Apprenez les gestes qui sauvent : écoutez « Interblaktic », le cinquième album du Sud-Africain le plus chouchouté par la pop music mondiale. Un enchantement pour les oreilles, une joie pour les pieds et une fête pour les fesses.
  • Pour quiconque suit la carrière de Damon Albarn depuis plus longtemps que le dernier album de Gorillaz, il y a eu dans certains de ses disques des collaborations un peu dures à avaler, des erreurs de casting, des fautes de goût. Mais là où l’Anglais ne s’est pas trompé, et a même été plutôt visionnaire, c’est en invitant Muzi sur « Africa Express », en misant beaucoup sur cet artiste sud-africain qui, à force de sillonner l'Europe (Danemark, Paris, Berlin, Angleterre), a fini par s’attirer les louanges du gratin de la pop music mondiale, de Diplo à The Prodigy, en passant par Stormzy, Gruff Rhys ou Chris Martin - à supposer, bien sûr, que ça ait de l’importance de connaître les goûts du leader de Coldplay.

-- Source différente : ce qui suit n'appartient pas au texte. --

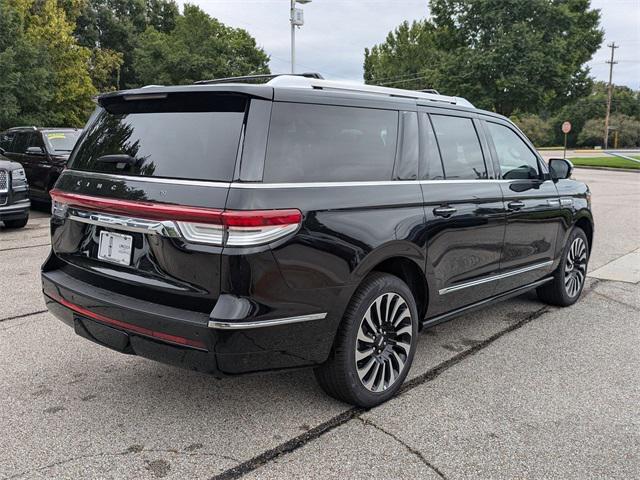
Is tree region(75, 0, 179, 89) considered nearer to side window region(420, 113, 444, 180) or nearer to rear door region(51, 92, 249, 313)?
rear door region(51, 92, 249, 313)

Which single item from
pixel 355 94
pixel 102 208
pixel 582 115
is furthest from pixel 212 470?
pixel 582 115

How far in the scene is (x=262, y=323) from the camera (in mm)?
2646

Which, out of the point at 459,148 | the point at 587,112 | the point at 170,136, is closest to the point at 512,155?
the point at 459,148

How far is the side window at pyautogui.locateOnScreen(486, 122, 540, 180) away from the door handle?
91 centimetres

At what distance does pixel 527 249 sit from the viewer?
Answer: 462cm

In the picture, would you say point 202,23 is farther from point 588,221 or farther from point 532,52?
point 588,221

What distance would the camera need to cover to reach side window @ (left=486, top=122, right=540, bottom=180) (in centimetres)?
446

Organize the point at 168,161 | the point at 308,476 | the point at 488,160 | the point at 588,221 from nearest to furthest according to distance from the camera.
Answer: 1. the point at 308,476
2. the point at 168,161
3. the point at 488,160
4. the point at 588,221

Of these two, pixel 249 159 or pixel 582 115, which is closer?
pixel 249 159

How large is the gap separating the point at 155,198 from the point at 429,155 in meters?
1.83

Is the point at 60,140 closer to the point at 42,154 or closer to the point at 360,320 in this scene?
the point at 42,154

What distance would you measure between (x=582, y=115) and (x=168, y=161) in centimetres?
8692

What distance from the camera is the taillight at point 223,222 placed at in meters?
2.55

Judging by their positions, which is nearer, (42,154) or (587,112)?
(42,154)
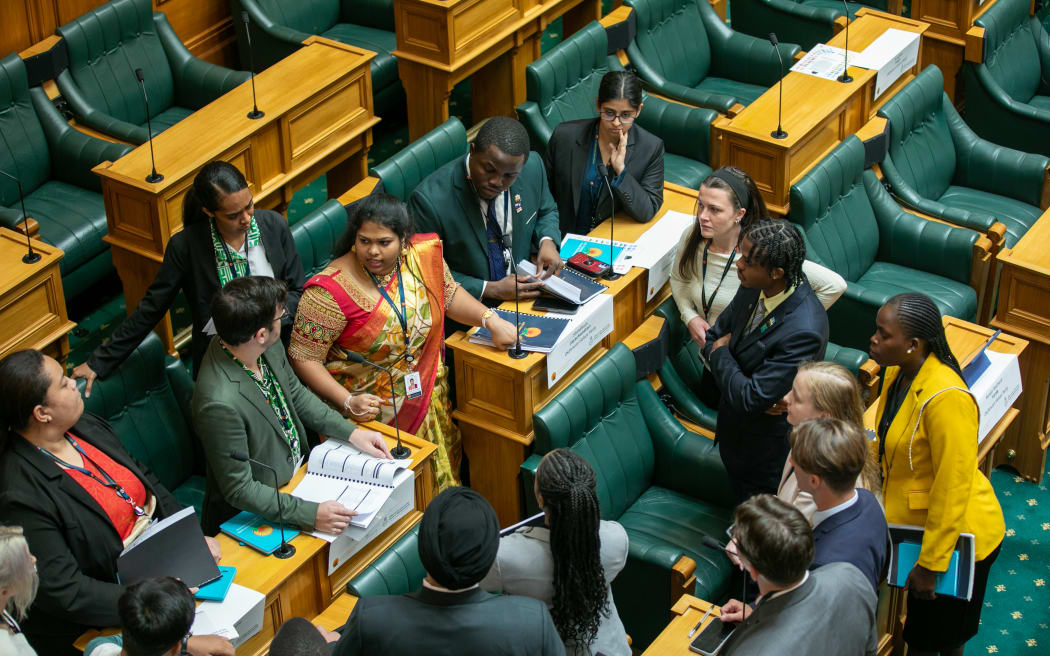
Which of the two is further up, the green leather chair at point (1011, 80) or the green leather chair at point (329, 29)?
the green leather chair at point (329, 29)

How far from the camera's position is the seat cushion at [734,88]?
250 inches

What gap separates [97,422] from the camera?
3.31 m

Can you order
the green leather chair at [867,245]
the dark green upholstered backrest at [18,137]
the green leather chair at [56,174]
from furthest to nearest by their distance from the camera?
the dark green upholstered backrest at [18,137]
the green leather chair at [56,174]
the green leather chair at [867,245]

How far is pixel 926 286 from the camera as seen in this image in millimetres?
5227

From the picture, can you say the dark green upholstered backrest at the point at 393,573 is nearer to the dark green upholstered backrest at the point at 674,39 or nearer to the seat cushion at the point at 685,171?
the seat cushion at the point at 685,171

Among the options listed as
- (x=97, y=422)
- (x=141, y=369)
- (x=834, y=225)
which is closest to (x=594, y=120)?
(x=834, y=225)

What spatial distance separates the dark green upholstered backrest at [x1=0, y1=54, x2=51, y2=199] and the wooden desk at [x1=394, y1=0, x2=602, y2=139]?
5.23 feet

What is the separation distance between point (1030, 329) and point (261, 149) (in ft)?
9.83

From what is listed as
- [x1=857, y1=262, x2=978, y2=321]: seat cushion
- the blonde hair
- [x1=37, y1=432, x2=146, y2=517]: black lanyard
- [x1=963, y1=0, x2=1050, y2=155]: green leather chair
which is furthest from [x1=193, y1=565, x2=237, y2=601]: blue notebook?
[x1=963, y1=0, x2=1050, y2=155]: green leather chair

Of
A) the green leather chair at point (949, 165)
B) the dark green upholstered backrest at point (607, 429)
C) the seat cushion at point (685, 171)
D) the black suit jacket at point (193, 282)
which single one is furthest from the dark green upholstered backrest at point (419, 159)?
the green leather chair at point (949, 165)

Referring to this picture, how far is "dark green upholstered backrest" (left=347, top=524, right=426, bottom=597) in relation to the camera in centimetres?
334

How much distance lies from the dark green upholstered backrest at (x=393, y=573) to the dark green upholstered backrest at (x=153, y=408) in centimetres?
85

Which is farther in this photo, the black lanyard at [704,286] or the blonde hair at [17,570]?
the black lanyard at [704,286]

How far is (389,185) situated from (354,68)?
2.73 ft
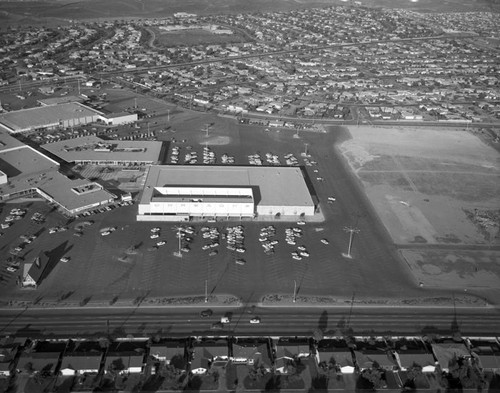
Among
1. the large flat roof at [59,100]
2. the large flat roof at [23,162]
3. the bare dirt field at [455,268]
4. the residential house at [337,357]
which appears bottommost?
the large flat roof at [59,100]

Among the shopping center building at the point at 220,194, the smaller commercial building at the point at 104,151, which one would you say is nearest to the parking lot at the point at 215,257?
the shopping center building at the point at 220,194

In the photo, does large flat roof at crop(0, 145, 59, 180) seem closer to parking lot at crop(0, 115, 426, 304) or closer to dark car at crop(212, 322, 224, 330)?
parking lot at crop(0, 115, 426, 304)

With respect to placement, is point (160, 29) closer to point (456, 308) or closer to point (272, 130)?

    Au-delà de ses auditeurs de prestige, c’est bien ce que Muzi propose musicalement qui intrigue l’oreille : une zulu house, une pop hybride, un groove enjoué (Juice), un son minimal et pourtant riche en suggestions, un univers venu d’ailleurs qui n’est jamais conservateur, ni alimenté par une quelconque nostalgie. Il y a même quelque chose de profondément accessible dans « Interblaktic » : des rythmes ouvertement dansants, des chants optimistes, des refrains sifflotés (The Traveller) et des mélodies ensoleillées, semblables à une débauche de nuage dans un ciel d’été.

    On sent chez le Sud-Africain, dont la côte de ne cesse de grandir ces cinq dernières années, le besoin d'envoyer bouler la passivité : chacun des morceaux de ce quatrième album est ainsi une jolie trouvaille, la traduction d'une émotion, une main tendue à l'auditeur pour l'emmener vers son histoire, ses origines et ses pensées afrocentrées - « Interblaktic » a été envisagé comme « exploration de l'espace africain, la chronique d'un voyage vers Mars », où des astronautes auraient noté la présence d'un certain nombre de noirs, à en croire les premières paroles de l'album.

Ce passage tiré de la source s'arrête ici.